▶ [EXERCISE OBJECTIVE]
Could you condense the paragraph in the chess ratings text that begins "There are 23 countries where" into a short bulleted list of its main facts?

▶ [TEXT]
So where did Bilalic and McLeod go wrong? – Bruno Weisend 2019
Apparently, the participation rate hypothesis was born out of a statistical mistake. Bilalic and McLeod assumed that their sample was an approximately normal distribution, with a common mean as a weighted average of the female and male populations. Therefore, their conclusions that the differences at the top were due to population sizes is contingent to this false assumption. We will speak more on this rich and insightful article by Weisend in the future.
Layman analysis of the problem
Now, let us analyze the issue from a layman point of view. The FIDE Elo ratings are available for everyone to use. Professor Ma calculated the average of female and male Indian players. In effect, when the same procedure applied by Ma is performed for the entirety of the FIDE list, the average of the senior male population is 75.5 points higher than the senior female population. This is over a sample of a quarter of a million people, not precisely a fluke.
Top-countries vs women.
We have already talked of how Camacho found that the vast majority of countries show a statistically significant advantages for men, both in the overall and in the top-player samples. But more impressively, the average gap between the expected and the real difference between the male top-10 and the female top-10 was 98 points! This is, among the 20 countries analyzed by Camacho, the top-10 women were rated almost 100 points lower than expected by the difference in population size. Again, 100 points over such a large sample didn’t come by chance.
Small male samples vs women.
One could argue that there is a selection bias in Camacho’s sample. Indeed, he took the top-FIDE countries as a sample, consisting on those with the highest top-10 average. Since the male populations are substantially larger, picking the top federations could signify picking the best male populations. In this sense, it could be the case that this gap exists only in the top countries but not in average. For that reason, I made some small corrections to this bias: First of all, we could apply the same procedure but picking countries by female top-10 average instead. As it turns out, the top countries are almost the same whether one picks the female or the male average.
However, a better solution is to apply a completely unbiased method of analysis. If the difference between ratings of women and men are due to population sizes, a subsample of men of the same size as the female population should have a similar top-10. The problem is that there are no countries that even approach the population size of the overall female sample of 145583 (including juniors, unrated and inactive players). The closest country is Russia, with a total male population of 76948 and average active top-10 rating of 2735, while the overall active female top-10 average is 2560.
100th-matched countries vs women.
There are 23 countries where the average top-10 is higher than the overall female top-10, all of which have chess populations that are overwhelmingly smaller than the female sample. There are some striking cases, such as Armenia, with a male population of only 1503 players (including juniors, non-rated and inactive players), and an average top-10 of 2660, exactly 100 points above the overall female top-10. Similar cases can be made of countries such as Azerbaijan and Georgia.

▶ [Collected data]

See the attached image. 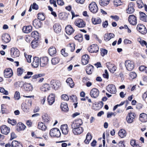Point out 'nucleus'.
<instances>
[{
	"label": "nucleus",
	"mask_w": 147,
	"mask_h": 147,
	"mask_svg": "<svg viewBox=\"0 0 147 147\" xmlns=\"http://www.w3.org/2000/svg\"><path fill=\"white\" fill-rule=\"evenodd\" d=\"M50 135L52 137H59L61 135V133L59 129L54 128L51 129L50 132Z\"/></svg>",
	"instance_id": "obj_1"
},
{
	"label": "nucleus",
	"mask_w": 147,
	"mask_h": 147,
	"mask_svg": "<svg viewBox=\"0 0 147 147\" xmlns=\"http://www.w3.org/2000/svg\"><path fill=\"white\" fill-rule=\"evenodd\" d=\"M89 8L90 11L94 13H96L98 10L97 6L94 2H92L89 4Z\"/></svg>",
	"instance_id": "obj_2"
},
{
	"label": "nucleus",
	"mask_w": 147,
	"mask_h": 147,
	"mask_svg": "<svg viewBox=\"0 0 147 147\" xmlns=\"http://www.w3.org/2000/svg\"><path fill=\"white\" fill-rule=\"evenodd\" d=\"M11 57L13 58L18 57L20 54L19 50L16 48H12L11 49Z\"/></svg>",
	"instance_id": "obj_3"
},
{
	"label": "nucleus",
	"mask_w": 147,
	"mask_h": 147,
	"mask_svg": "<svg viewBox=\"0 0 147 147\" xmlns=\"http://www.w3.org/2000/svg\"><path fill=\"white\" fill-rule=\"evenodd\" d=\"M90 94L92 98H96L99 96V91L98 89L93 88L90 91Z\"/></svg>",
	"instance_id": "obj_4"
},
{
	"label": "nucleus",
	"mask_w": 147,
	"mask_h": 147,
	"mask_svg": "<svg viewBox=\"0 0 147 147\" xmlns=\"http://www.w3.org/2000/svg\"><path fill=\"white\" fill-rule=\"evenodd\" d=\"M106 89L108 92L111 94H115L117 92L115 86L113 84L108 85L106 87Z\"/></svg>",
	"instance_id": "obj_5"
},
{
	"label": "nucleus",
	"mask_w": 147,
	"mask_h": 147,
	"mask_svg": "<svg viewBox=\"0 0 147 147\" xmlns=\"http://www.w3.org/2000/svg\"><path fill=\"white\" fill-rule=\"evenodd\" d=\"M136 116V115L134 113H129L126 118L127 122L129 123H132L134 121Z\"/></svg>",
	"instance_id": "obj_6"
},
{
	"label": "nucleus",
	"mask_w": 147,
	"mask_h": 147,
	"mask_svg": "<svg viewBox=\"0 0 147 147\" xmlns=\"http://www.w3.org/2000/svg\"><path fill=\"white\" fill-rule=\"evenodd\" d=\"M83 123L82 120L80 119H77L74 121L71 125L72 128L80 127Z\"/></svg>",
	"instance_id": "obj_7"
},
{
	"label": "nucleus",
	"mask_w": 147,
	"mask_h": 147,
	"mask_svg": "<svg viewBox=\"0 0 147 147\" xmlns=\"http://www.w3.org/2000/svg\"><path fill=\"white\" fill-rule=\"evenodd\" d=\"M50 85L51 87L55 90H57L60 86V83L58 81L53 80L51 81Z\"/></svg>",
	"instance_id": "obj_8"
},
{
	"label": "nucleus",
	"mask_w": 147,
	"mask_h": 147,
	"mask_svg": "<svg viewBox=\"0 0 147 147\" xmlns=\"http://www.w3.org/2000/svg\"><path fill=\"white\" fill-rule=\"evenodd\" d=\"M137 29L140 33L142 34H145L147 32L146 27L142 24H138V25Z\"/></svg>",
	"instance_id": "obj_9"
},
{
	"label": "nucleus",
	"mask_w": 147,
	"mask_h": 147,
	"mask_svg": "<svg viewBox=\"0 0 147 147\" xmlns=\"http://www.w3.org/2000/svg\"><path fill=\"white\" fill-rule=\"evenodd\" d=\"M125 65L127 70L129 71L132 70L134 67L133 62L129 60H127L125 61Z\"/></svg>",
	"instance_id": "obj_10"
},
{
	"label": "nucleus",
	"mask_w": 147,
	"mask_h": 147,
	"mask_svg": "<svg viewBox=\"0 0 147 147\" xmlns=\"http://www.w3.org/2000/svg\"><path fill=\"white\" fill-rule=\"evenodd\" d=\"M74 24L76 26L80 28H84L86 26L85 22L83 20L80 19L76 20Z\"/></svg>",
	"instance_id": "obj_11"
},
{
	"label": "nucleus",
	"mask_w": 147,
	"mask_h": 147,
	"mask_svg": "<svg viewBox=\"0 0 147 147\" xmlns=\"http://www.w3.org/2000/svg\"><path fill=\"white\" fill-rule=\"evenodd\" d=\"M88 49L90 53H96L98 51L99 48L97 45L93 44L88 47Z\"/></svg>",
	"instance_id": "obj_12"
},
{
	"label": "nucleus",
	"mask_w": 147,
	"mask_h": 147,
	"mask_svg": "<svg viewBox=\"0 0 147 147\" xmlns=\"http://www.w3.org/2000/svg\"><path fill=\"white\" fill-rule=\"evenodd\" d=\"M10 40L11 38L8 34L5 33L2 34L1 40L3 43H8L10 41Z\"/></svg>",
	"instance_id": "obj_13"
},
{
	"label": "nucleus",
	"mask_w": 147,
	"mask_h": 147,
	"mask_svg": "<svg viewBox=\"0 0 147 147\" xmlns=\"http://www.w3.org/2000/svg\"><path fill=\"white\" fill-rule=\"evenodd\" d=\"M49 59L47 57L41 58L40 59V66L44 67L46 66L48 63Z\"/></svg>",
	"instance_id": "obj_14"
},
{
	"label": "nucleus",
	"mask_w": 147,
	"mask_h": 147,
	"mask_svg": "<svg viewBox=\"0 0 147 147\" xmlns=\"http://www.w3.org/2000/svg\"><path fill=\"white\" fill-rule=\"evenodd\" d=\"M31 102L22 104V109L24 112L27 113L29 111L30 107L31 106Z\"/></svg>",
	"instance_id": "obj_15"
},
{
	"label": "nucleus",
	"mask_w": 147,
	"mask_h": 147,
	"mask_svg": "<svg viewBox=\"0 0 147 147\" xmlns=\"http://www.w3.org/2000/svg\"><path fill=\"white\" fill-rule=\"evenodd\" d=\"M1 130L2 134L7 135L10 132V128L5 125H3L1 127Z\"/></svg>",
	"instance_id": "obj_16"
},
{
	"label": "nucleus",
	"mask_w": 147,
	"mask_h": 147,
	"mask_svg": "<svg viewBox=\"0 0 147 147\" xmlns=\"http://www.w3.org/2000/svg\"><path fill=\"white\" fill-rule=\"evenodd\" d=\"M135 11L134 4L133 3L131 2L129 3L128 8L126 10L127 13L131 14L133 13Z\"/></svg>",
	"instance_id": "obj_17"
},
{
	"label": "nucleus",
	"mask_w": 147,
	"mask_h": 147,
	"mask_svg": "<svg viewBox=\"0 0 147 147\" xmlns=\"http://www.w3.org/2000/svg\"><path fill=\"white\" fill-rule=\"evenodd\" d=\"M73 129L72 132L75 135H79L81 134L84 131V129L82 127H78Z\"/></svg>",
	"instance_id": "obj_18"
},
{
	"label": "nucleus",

▶ [PROBLEM SOLUTION]
- 23 countries have an average top-10 rating higher than the overall female top-10.
- All of them have chess populations far smaller than the female sample.
- Armenia has a male population of only 1503 players (including juniors, non-rated and inactive players) and an average top-10 of 2660, exactly 100 points above the overall female top-10.
- Azerbaijan and Georgia are similar cases.